Mark Manson is in Australia at the moment. I remember noting he was coming and wishing I could go to hear him speak.
I’m not a MM devotee but I like his writing and reference his posts often because I can relate. I know the concepts he raises aren’t new or particularly earth-shattering but I like his blunt no-bullshit approach.
A couple of nights ago I was listening to The Three Levels of Self-Awareness for the gazillionith time when it hit me. I mean… I kind of knew this about myself but it was more confronting given my recent self-absorbed pity party.
I think of myself as fairly enlightened and self-aware. If anything I’m too much so (well, self-aware anyway!). I question everything. Do I REALLY feel like this or think this; or do I WANT to be thinking or feeling this; or do I think I SHOULD be thinking or feeling this.
Manson talks about three levels of self-awareness.
He also talks though about the dangers of delving too deeply. He references an ‘apocryphal story’ from 16th-century India in which a young man visits a sage. Invited to ask anything the young man asks what the world rests upon. He’s told an elephant. (And yes, I know… WTF?!) He then asks what the elephant stands upon.
A turtle, says the wise man. What does the turtle rest on, the youngster asks. Another turtle said the old man. And… before the young man can ask the next (obvious) question he’s told… ‘It’s turtles all the way down’.
Manson talks about his propensity to overanalyse and like me (and many others) he second-guesses his thoughts and feelings and continues burrowing down until he’s stuck in some endless loop. But…
“It’s turtles all the way down,” he reminds us.
Basically he’s saying, at a certain point it’s not worth going further. Perhaps some of the Freudians out there with a psychodynamic bent will think we need to get to the bottom of anything and everything we think, feel, say and do. And I’ve always tended to be prone to that school of thought.
However… it means I often get stuck in the navel gazing spiral of doom.
I go around in circles because everything is interrelated. Or there is no answer.

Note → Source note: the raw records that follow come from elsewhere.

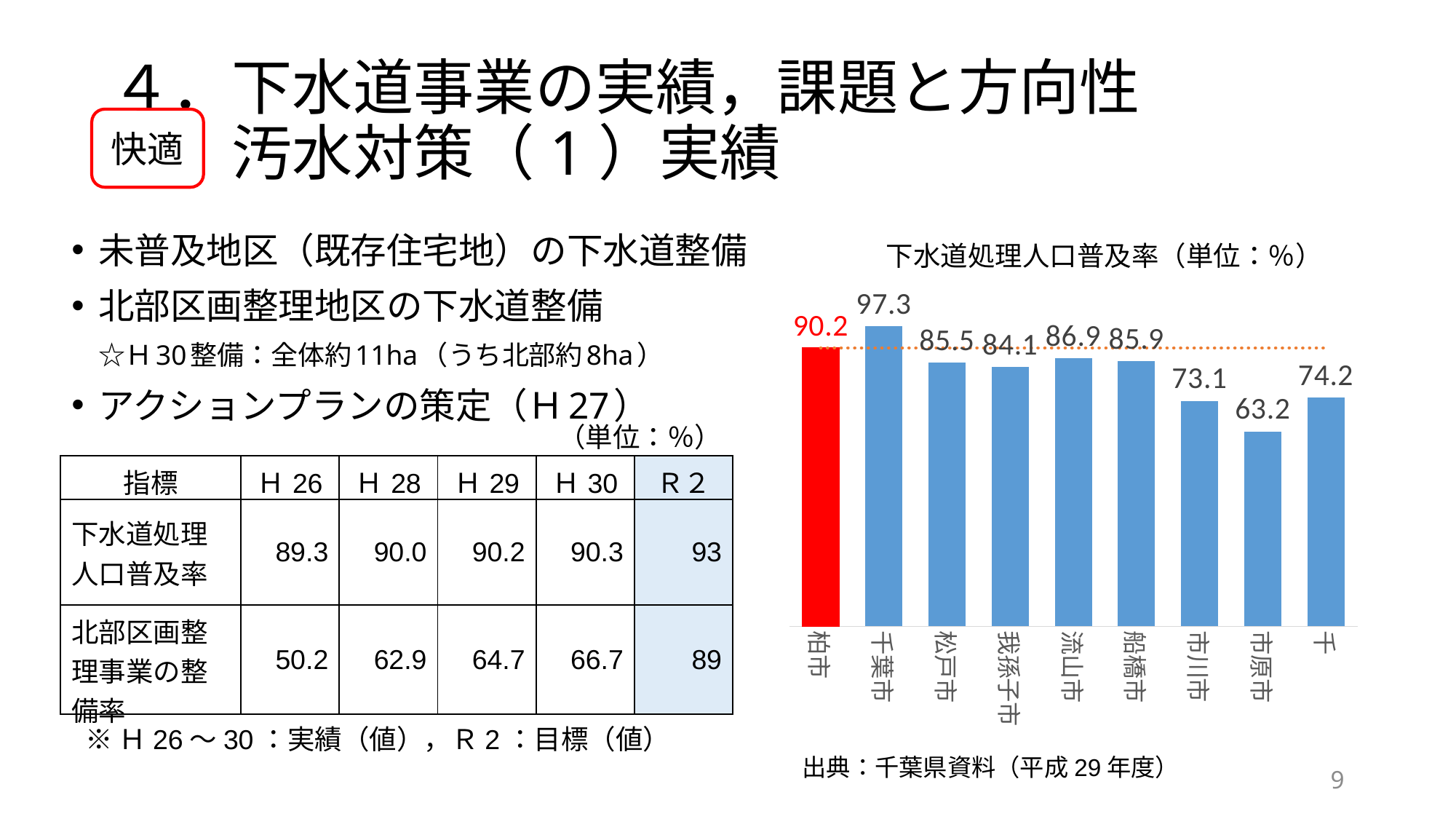
What is the difference between the values for 柏市 and 市川市 in the 下水道処理人口普及率 chart? 17.1 What is the value for 市原市 in the 下水道処理人口普及率 chart? 63.2 What kind of chart is the 下水道処理人口普及率 chart? bar chart Which bar in the 下水道処理人口普及率 chart is coloured red? 柏市 What is the value for 柏市 in the 下水道処理人口普及率 chart? 90.2 Which city has the highest value in the 下水道処理人口普及率 chart? 千葉市 In the 下水道処理人口普及率 chart, which is larger, the value for 松戸市 or the value for 我孫子市? 松戸市 What is the difference between the values for 千葉市 and 柏市 in the 下水道処理人口普及率 chart? 7.1 What is the value for 千葉市 in the 下水道処理人口普及率 chart? 97.3 What is the value for 流山市 in the 下水道処理人口普及率 chart? 86.9 How many bars are plotted in the 下水道処理人口普及率 chart? 9 Which city has the lowest value in the 下水道処理人口普及率 chart? 市原市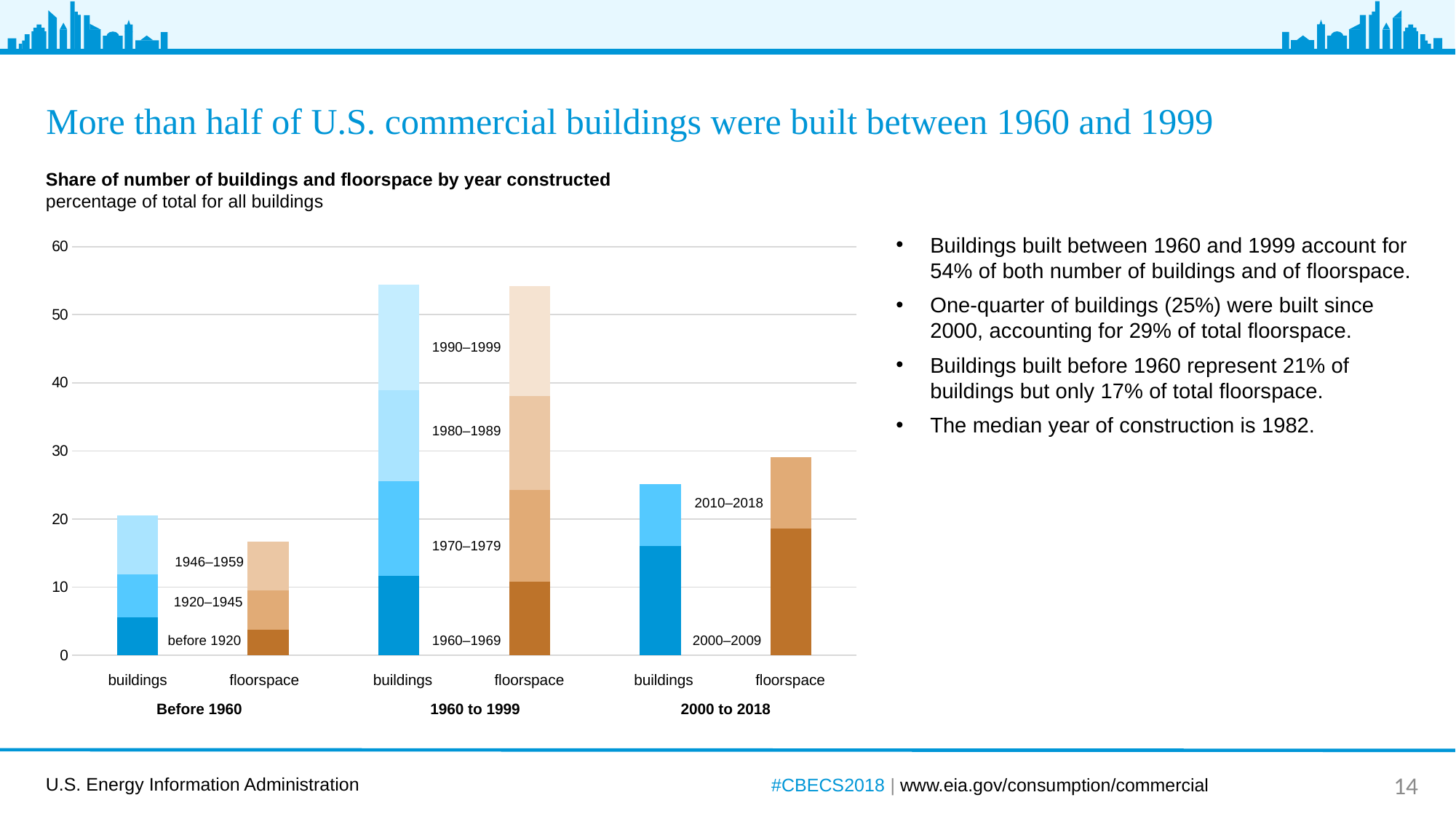
How many bars are plotted in the chart? 6 Is the buildings bar for 2000 to 2018 greater or less than 20? greater Is the floorspace bar for Before 1960 greater or less than 20? less According to the slide, what share of total floorspace do buildings built between 1960 and 1999 account for? 54% Which construction-period group has the tallest bars in the chart? 1960 to 1999 Which bar is the shortest in the chart? floorspace, Before 1960 How many construction-period groups are shown along the x axis of the chart? 3 What is the title of the chart? Share of number of buildings and floorspace by year constructed Is the buildings bar for 1960 to 1999 greater or less than 50? greater In the Before 1960 group, which bar is taller: buildings or floorspace? buildings What kind of chart is shown on the slide? stacked bar chart In the 2000 to 2018 group, which bar is taller: buildings or floorspace? floorspace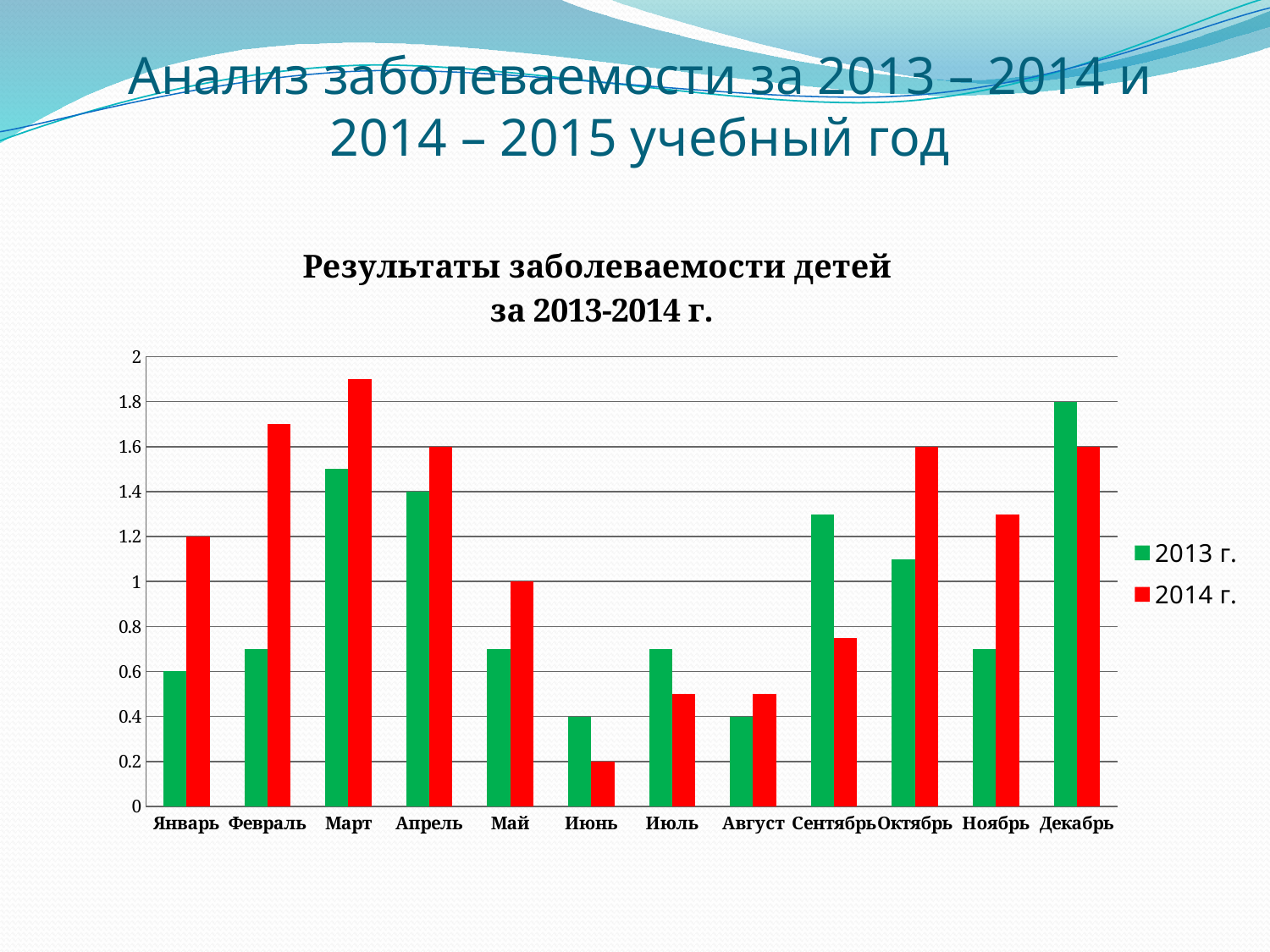
What colour are the bars for the 2014 г. series? red What is the value for Январь in the 2014 г. series? 1.2 In Декабрь, which series has the larger value, 2013 г. or 2014 г.? 2013 г. Is the value for Март in the 2014 г. series greater or less than 1.8? greater How many months are shown on the x axis? 12 What kind of chart is shown on the slide? bar chart What is the difference between the 2013 г. and 2014 г. values for Июнь? 0.2 Which month has the highest value for the 2013 г. series? Декабрь Which month has the lowest value for the 2014 г. series? Июнь How many series does the legend list? 2 What is the value for Июнь in the 2013 г. series? 0.4 Which month has the highest value for the 2014 г. series? Март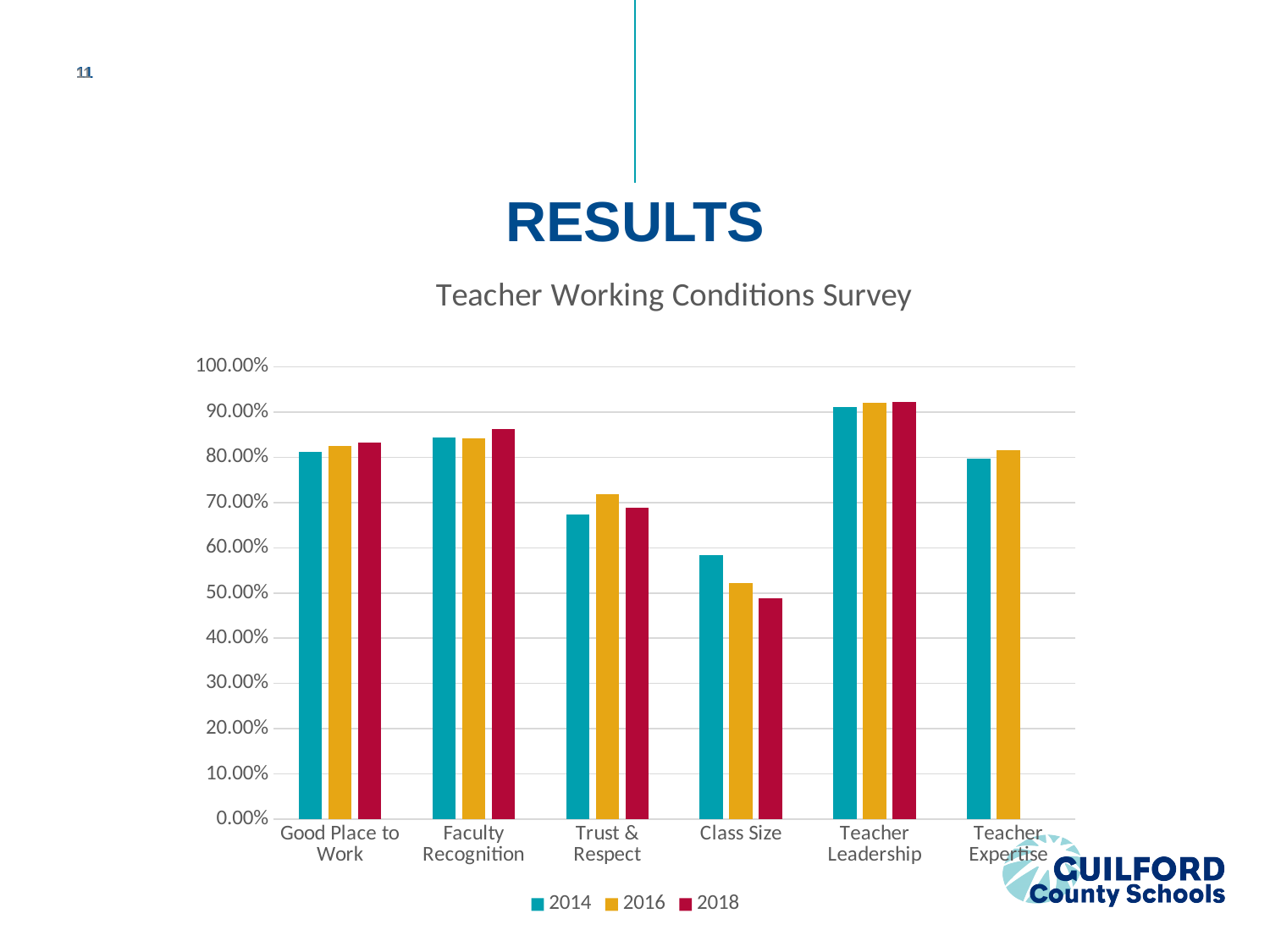
Is the 2014 value for Class Size greater or less than 50.00%? greater Is the 2014 value for Trust & Respect greater or less than 70.00%? less Is the 2018 value for Teacher Leadership greater or less than 90.00%? greater For Class Size, do the values rise or fall from 2014 to 2018? fall How many series does the legend list? 3 For Trust & Respect, which is larger: the 2014 value or the 2016 value? 2016 How many categories are shown on the x axis? 6 Which category has the highest value for 2014? Teacher Leadership Which category has the lowest value for 2018? Class Size What is the title of the chart? Teacher Working Conditions Survey What kind of chart is shown on the slide? Bar chart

I had a lot of therapy after being anorexic and bulimic as a youngster. I could hypothesise why I developed an eating disorder (which remains to this day via disordered eating), but I accepted years ago that there wasn’t going to be an ‘a-ha’ moment in which the lightbulb went on (or off) and I was ‘suddenly enlightened. I realised there perhaps is no ‘why’ or at least identifiable why. Or perhaps (and I suspect) there are many whys which combined in some sort of perfect storm.
As I write this I realise I often talk about self-awareness… or am conscious of my habits and propensities and yet, don’t seem to be able to do anything about them.
But… I’m going to make an effort to think of the turtles when my thinking or navel gazing starts to spiral.
Turtles all the way down. Draw a line in the sand (in my thinking and my mind) and stop right there.
Are you an overthinker? Do you have a way of reining in thoughts, feelings, or worries before they get out of control?